Time Period | 3 Months [change] |
Direction | Moves Together |
Strength | Very Strong |
Accuracy | 100.0% |
Values | Daily Returns |
Liuzhou Chemical Industry vs. Beijing Sanyuan Foods
Performance |
Timeline |
Liuzhou Chemical Industry |
Beijing Sanyuan Foods |
Liuzhou Chemical and Beijing Sanyuan Volatility Contrast
Predicted Return Density |
Returns |
Pair Trading with Liuzhou Chemical and Beijing Sanyuan
The main advantage of trading using opposite Liuzhou Chemical and Beijing Sanyuan positions is that it hedges away some unsystematic risk. Because of two separate transactions, even if Liuzhou Chemical position performs unexpectedly, Beijing Sanyuan can make up some of the losses.

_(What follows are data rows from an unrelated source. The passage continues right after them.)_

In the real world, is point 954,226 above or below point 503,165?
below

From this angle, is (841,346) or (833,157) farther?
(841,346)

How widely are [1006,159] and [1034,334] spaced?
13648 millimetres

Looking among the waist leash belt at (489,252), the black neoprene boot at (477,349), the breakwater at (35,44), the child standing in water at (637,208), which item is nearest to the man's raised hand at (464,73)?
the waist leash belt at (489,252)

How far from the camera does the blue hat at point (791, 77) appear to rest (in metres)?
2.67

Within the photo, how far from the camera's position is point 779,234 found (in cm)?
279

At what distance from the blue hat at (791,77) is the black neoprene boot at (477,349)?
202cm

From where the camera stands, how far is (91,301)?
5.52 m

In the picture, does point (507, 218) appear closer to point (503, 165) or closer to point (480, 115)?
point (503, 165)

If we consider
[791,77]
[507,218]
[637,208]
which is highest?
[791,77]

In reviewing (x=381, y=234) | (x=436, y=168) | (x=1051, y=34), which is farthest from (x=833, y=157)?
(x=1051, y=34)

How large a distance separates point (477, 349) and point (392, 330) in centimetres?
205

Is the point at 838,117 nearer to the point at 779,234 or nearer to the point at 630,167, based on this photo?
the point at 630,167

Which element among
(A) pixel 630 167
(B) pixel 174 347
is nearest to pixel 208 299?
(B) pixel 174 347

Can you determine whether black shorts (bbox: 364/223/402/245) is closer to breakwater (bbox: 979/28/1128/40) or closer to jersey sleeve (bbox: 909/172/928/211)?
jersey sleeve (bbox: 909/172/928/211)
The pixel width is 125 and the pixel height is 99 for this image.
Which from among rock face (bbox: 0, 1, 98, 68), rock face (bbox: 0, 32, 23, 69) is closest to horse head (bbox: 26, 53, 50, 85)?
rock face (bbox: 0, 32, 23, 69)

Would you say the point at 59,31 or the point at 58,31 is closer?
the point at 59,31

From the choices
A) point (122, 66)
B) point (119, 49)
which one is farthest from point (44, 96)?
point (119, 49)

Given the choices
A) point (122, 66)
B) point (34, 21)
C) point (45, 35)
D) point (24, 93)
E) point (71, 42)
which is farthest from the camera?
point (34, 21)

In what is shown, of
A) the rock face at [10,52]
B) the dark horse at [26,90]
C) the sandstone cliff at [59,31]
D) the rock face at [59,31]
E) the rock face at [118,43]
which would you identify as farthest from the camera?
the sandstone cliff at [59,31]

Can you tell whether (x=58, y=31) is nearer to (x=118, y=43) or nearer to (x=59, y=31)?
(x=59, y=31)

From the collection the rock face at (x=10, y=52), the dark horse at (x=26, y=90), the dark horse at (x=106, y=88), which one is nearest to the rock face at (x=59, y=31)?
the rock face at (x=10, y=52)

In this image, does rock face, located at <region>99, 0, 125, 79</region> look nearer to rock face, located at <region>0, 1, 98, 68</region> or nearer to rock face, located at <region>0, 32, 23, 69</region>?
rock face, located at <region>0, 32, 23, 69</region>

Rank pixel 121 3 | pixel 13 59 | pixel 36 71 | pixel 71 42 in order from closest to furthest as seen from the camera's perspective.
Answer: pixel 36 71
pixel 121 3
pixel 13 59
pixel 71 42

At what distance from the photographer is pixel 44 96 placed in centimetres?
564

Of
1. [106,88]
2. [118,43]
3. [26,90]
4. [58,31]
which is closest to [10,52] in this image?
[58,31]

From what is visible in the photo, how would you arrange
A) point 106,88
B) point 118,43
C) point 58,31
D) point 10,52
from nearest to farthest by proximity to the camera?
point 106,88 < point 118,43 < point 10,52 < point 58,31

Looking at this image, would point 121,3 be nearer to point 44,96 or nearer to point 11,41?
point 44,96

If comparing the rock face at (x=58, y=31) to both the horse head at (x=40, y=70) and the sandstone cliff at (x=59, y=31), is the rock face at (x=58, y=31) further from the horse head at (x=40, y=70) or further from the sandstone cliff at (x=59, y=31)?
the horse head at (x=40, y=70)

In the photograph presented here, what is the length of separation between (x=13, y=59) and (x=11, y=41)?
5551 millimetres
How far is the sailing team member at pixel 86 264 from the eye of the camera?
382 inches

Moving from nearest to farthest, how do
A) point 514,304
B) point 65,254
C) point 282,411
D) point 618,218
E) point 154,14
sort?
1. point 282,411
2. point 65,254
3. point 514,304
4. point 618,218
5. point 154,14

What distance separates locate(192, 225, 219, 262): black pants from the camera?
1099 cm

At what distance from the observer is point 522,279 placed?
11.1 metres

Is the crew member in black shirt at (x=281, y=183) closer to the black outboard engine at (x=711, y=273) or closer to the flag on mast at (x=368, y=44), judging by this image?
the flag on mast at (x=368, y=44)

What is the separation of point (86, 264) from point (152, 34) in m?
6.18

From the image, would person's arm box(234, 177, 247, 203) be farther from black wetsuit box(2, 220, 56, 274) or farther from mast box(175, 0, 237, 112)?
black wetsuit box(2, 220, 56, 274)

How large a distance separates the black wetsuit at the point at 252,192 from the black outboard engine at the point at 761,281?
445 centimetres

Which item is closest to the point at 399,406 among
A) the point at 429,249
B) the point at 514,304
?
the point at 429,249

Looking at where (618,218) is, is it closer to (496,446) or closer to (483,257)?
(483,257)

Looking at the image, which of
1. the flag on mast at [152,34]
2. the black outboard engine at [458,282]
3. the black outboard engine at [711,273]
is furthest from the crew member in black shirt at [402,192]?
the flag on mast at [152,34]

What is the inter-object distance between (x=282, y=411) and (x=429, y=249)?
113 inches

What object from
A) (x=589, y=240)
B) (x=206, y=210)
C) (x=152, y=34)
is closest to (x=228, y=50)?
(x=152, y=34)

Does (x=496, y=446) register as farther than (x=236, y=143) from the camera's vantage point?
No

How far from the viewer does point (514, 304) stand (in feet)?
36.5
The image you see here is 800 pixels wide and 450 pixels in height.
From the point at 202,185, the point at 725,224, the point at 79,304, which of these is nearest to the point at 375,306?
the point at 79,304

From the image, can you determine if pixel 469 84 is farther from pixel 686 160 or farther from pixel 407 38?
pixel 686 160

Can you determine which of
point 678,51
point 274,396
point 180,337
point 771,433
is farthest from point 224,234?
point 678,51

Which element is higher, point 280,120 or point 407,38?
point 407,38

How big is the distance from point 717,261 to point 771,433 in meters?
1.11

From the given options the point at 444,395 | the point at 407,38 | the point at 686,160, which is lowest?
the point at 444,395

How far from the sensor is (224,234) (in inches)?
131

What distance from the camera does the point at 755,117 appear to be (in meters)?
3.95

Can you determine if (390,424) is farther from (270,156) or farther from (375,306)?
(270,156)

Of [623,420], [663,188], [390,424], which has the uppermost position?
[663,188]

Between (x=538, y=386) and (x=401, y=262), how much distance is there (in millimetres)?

Pair trading also minimizes risk from directional movements in the market. For example, if an entire industry or sector drops because of unexpected headlines, the short position in Beijing Sanyuan will offset losses from the drop in Beijing Sanyuan's long position.Liuzhou Chemical vs. Beijing Sanyuan Foods | Liuzhou Chemical vs. Eastroc Beverage Group | Liuzhou Chemical vs. Kuangda Technology Group | Liuzhou Chemical vs. Harbin Air Conditioning |
Beijing Sanyuan vs. Industrial and Commercial | Beijing Sanyuan vs. Agricultural Bank of | Beijing Sanyuan vs. China Construction Bank | Beijing Sanyuan vs. Bank of China |
Check out your portfolio center.Note that this page's information should be used as a complementary analysis to find the right mix of equity instruments to add to your existing portfolios or create a brand new portfolio. You can also try the Correlation Analysis module to reduce portfolio risk simply by holding instruments which are not perfectly correlated.